There's exceptions to every rule, as my five Fordington laps prove. And sometimes the number of laps a runner decides to attempt is extremely carefully thought through. On the day before I ran my laps, a young man from New Zealand set out to run a very specific number of laps for a very specific reason. The following article from the Taranaki Daily News explains:

"New Plymouth artist Ryan Ballinger has found an unlikely way of combining his art and sport - by running 728 times around the Govett-Brewster Art Gallery.
Ballinger has mapped a track around the Govett-Brewster construction site and on Saturday he began running laps representing the number of days the gallery will be closed.
"I thought transforming this pre-existing space into a running track was a good idea," Ballinger, whose father Paul Ballinger was a noted marathon runner, said.
"To do this physical endurance work is, in a way, a gesture of physical sacrifice to the change that's going on in the gallery and to the gallery itself", the 23-year-old student at the Elam School of Fine Arts in Auckland said.
He has called the work Fartlek, which means "speed play" in Swedish.
Ballinger will run 728 laps of about 500 metres, about 370 kilometres in total, during the six weeks of the show.
"Running is an integral part of my work. It has been an obsession for years. When I was younger, I used to read a book on the Olympics every night and make plans to win gold medals."
Ballinger sees athletes like Peter Snell and John Walker as artists themselves and each of their races as a performance.
"I think there are a lot of similarities between an athlete and an artist, or sport and art. Both require skill, discipline and training.
"I do look to the great runners as artistic influences. There are a lot of the same principles involved, except with art there is a lot more weight on the ideas side of things."'

Running down the long hill from The Gate Inn, I'm soon past the van and starting the next lap. I'm glad the first lap's out the way. My mind flits back to winter season cross-country races, all held over lapped courses. The first lap is always one of doubt and a lack of belief - I mostly feel terrible. Once that lap's done, however, something mostly always happens. Like a switch flicking, sluggish limbs discover some pep and my thoughts change from trying to stay ahead of the runners behind me to trying to catch the runners in front.

And on this run too, I'm now in it. I've found The Flow. The running's good, more relaxed, less contrived. It seems like no time at all before I'm back to the van and starting Lap 3. Without a watch, I'm unsure of exactly how long I've been running - I like it that way - but the last lap seemed much quicker than the first, although my effort varied little between the two.

I think of my comma runs, where, with small laps, I constantly find myself in the position of losing tracks of how many circuits I've done. I remember, too, my attempts at a 12-hour track race some years ago. I'd gone in with a plan of running ten laps, followed by walking one lap. It had seemed simple beforehand, but whilst moving, I'd become frustrated at how often I'd lost count during those running laps and was forced to run an extra one before my walking lap, just in case.

Lost in movement, I find that I'm already at the top of the second hill, surprised at how quickly I've arrived there and wondering just where those last 20 minutes have gone.

Dataset entries.
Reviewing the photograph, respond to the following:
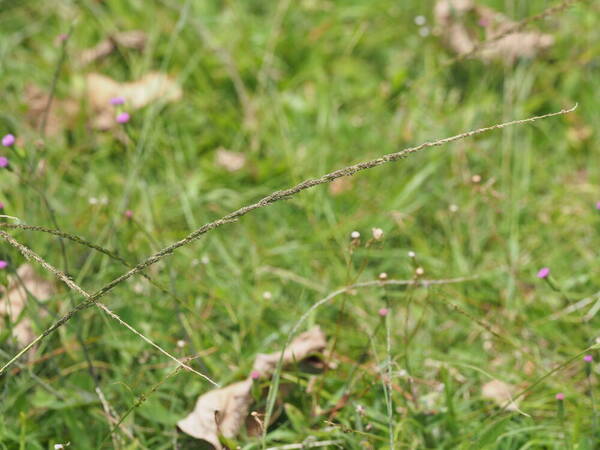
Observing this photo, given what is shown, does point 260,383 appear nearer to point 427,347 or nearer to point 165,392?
point 165,392

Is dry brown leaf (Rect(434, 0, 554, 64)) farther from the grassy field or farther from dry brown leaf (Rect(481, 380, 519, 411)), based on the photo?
dry brown leaf (Rect(481, 380, 519, 411))

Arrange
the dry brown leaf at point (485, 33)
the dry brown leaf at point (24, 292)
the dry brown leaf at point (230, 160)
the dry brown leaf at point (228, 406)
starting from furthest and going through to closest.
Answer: the dry brown leaf at point (485, 33), the dry brown leaf at point (230, 160), the dry brown leaf at point (24, 292), the dry brown leaf at point (228, 406)

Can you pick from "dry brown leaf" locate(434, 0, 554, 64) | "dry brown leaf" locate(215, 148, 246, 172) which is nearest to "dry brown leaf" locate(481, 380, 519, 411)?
"dry brown leaf" locate(215, 148, 246, 172)

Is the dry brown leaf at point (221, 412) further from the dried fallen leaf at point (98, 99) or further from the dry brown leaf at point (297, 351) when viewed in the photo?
the dried fallen leaf at point (98, 99)

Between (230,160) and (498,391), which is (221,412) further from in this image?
(230,160)

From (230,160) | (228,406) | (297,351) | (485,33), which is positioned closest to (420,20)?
(485,33)

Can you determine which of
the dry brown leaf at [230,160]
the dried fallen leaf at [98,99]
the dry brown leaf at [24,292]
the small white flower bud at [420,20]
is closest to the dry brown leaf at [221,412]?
the dry brown leaf at [24,292]

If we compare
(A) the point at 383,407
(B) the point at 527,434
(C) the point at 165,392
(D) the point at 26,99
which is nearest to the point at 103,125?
(D) the point at 26,99
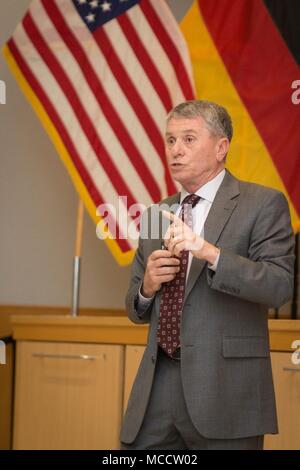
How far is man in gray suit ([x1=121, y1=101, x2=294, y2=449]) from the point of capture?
1.82 m

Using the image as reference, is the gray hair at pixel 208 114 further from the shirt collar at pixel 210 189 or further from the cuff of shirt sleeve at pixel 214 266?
the cuff of shirt sleeve at pixel 214 266

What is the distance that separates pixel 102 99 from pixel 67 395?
1178 mm

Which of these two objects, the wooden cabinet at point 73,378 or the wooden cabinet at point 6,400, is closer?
the wooden cabinet at point 73,378

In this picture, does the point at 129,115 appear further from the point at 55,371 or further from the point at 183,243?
the point at 183,243

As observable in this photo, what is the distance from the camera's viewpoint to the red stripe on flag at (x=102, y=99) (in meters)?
3.05

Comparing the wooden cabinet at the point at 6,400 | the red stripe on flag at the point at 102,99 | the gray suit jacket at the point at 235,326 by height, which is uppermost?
the red stripe on flag at the point at 102,99

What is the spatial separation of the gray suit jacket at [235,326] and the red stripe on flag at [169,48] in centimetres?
114

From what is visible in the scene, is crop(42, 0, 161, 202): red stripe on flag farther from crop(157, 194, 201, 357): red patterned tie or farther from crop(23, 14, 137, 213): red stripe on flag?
crop(157, 194, 201, 357): red patterned tie

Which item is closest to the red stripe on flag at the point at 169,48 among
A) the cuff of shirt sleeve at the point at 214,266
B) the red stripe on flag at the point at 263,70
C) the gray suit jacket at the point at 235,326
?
the red stripe on flag at the point at 263,70

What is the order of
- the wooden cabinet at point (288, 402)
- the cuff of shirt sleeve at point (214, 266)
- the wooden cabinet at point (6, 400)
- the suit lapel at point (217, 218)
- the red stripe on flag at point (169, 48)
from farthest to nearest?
the wooden cabinet at point (6, 400) → the red stripe on flag at point (169, 48) → the wooden cabinet at point (288, 402) → the suit lapel at point (217, 218) → the cuff of shirt sleeve at point (214, 266)

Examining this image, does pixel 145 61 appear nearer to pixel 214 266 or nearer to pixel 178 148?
pixel 178 148

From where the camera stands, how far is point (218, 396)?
1848 millimetres

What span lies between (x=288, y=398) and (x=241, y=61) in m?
1.26
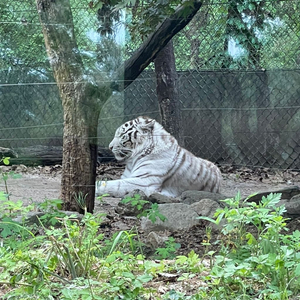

Required actions.
**A)** In the text about running laps, what does the name of Ryan Ballinger's work, Fartlek, mean?
**B)** Echo the text about running laps word for word, starting at "Lost in movement, I" and ending at "minutes have gone.".
**C)** Write the next part of the text about running laps, picking up after its final sentence.

Set of answers.
**A)** It means "speed play" in Swedish.

**B)**
Lost in movement, I find that I'm already at the top of the second hill, surprised at how quickly I've arrived there and wondering just where those last 20 minutes have gone.

**C)**
It would seem that running is, indeed, a form of time travel. Take your eyes off that stopwatch or the pace readout of the GPS and it's easy to discover. I'd hazard a guess that every runner has had those moments when, caught up in a run, they'd hardly realised that a half-hour or hour had passed them by. This may, of course, be an illusion, but it's an illusion backed by science.

It appears that dopamine is the main neurotransmitter involved in time processing. Dopamine agonists - compounds that activate dopamine receptors - tend to speed up our perception of time, which passes more quickly. Take cocaine, amphetamine or MDMA and the phenomenon will become apparent. Or just go for a run, since exercise also increases the production of dopamine - it's this chemical, together with endorphins, that gives us 'the runner's high.'

But there's definitely more to the perception of time than just chemicals. A return journey always seems quicker than the equivalent outward-bound trip, just as subsequent laps always seem slightly quicker than the first. This must come down to increased familiarity.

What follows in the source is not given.